(PROBLEM DETAILS) Please repeat exactly the lines from the one containing "New Zealand, site" through the last line of the records, both included, and nothing else, leaving out any pictures.

Dataset entries:
....

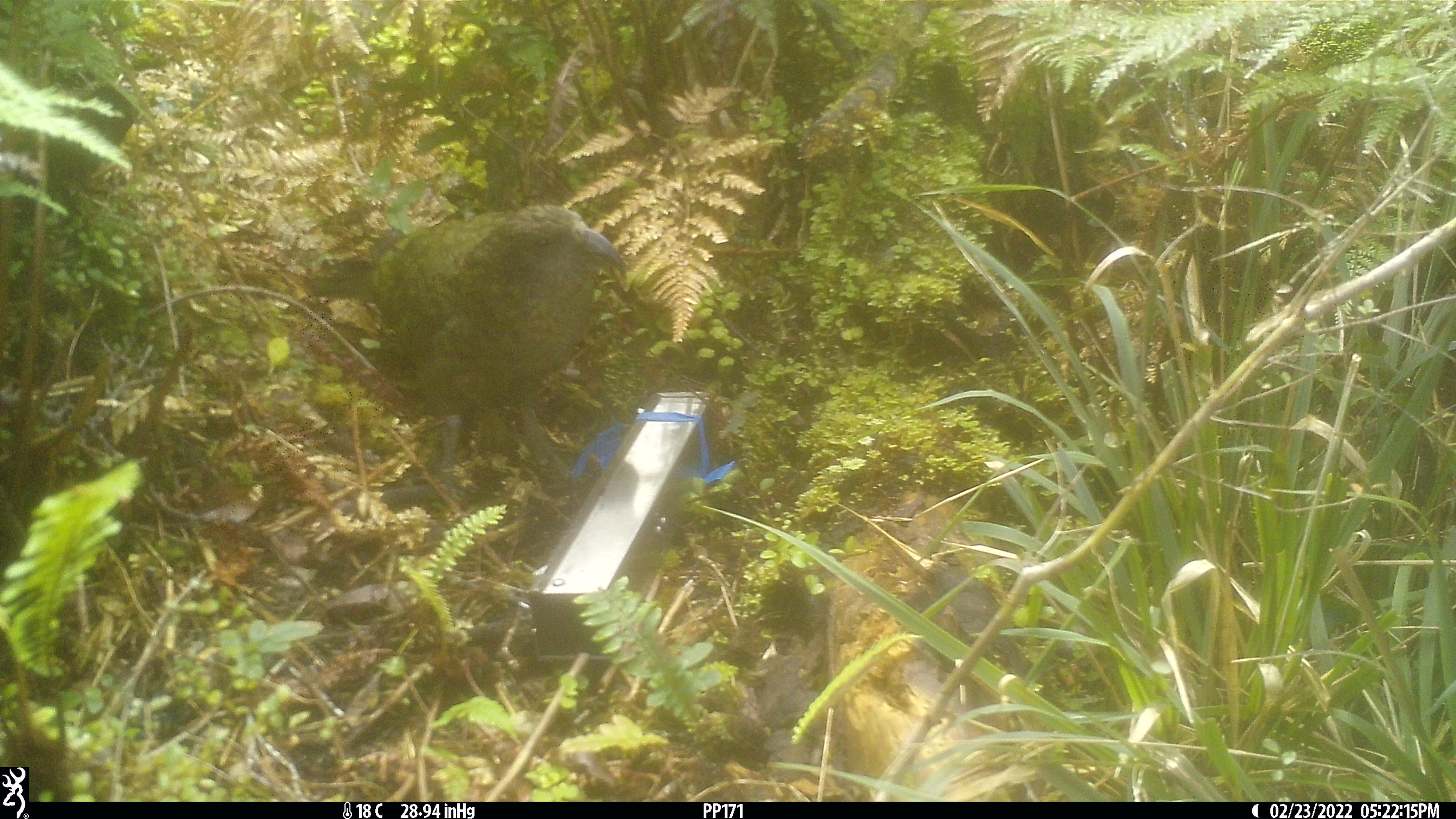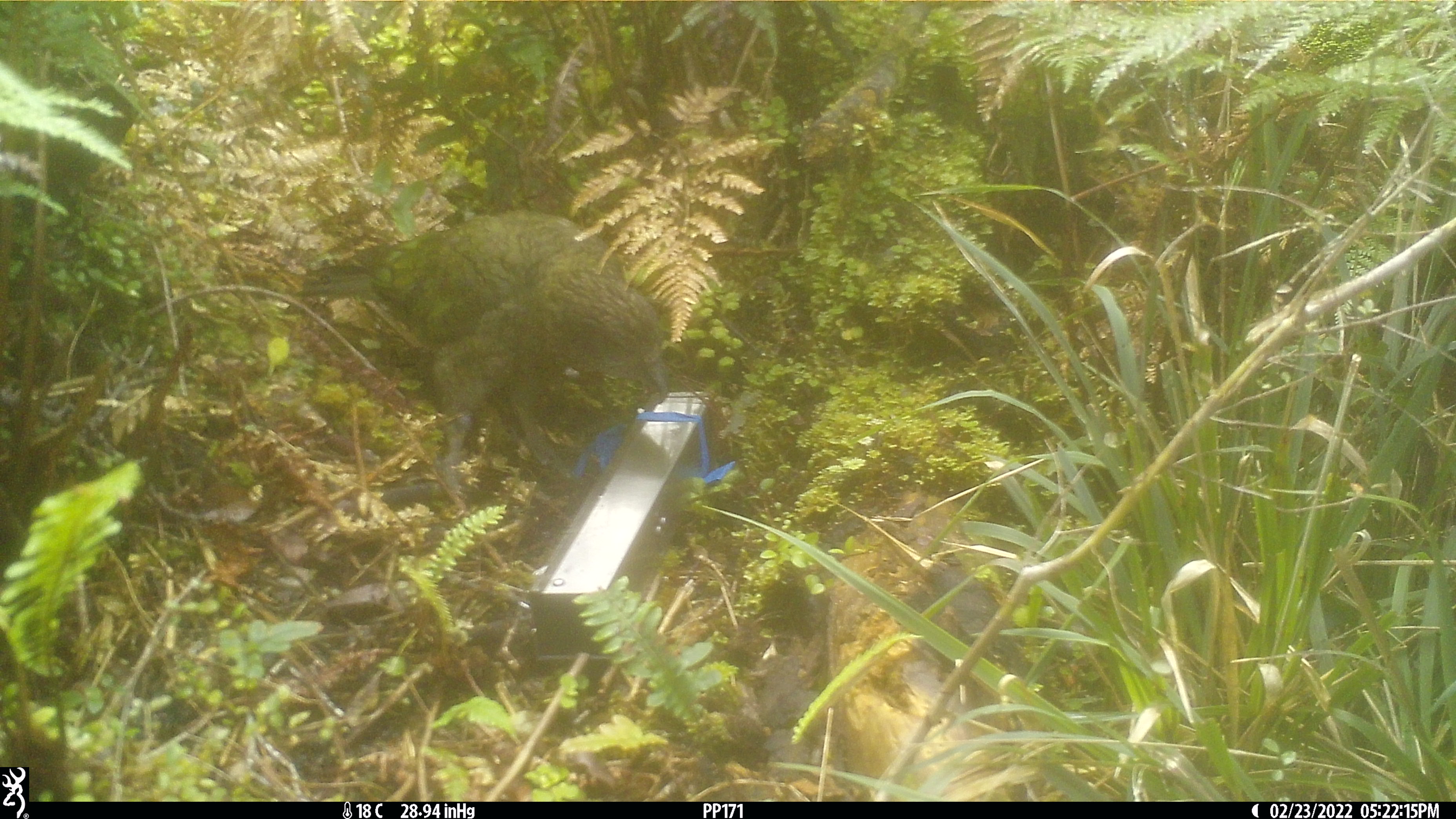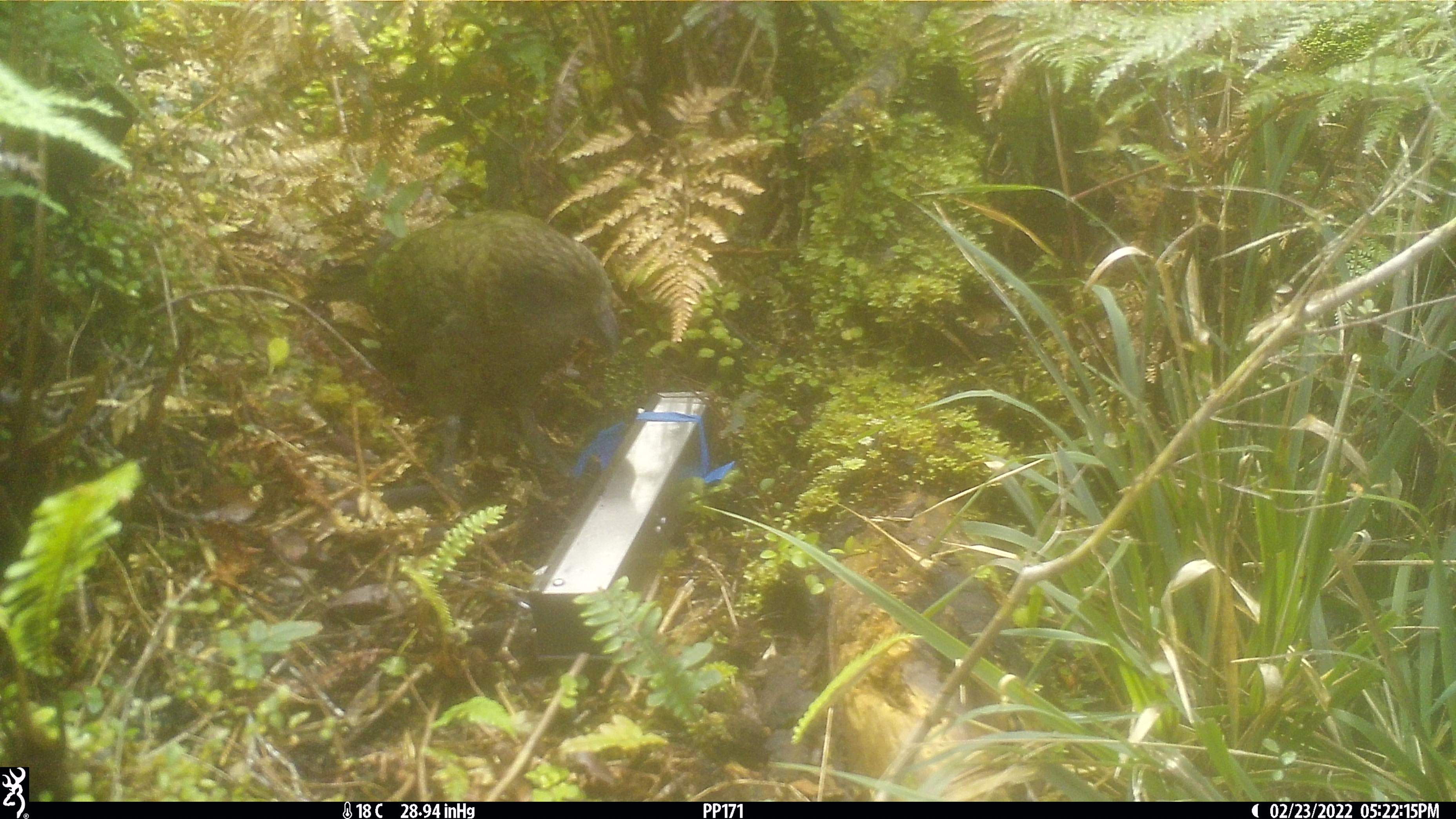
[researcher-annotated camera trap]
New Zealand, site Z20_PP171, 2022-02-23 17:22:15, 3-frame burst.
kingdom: Animalia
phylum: Chordata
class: Aves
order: Psittaciformes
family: Strigopidae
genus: Nestor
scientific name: Nestor notabilis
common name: kea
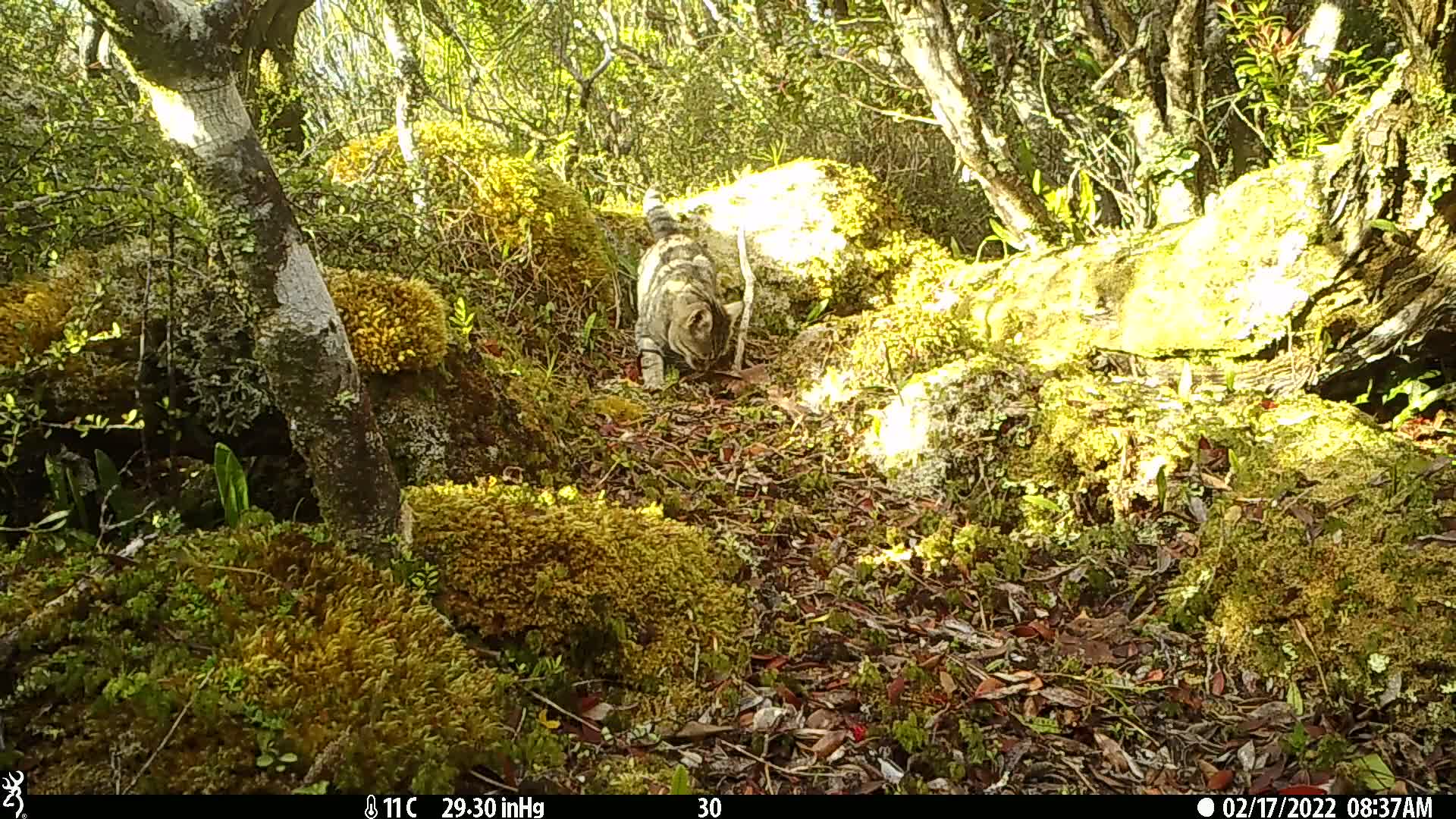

....

(YOUR SOLUTION)
New Zealand, site Z20_PP171, 2022-02-23 17:22:15, 3-frame burst.
kingdom: Animalia
phylum: Chordata
class: Aves
order: Psittaciformes
family: Strigopidae
genus: Nestor
scientific name: Nestor notabilis
common name: kea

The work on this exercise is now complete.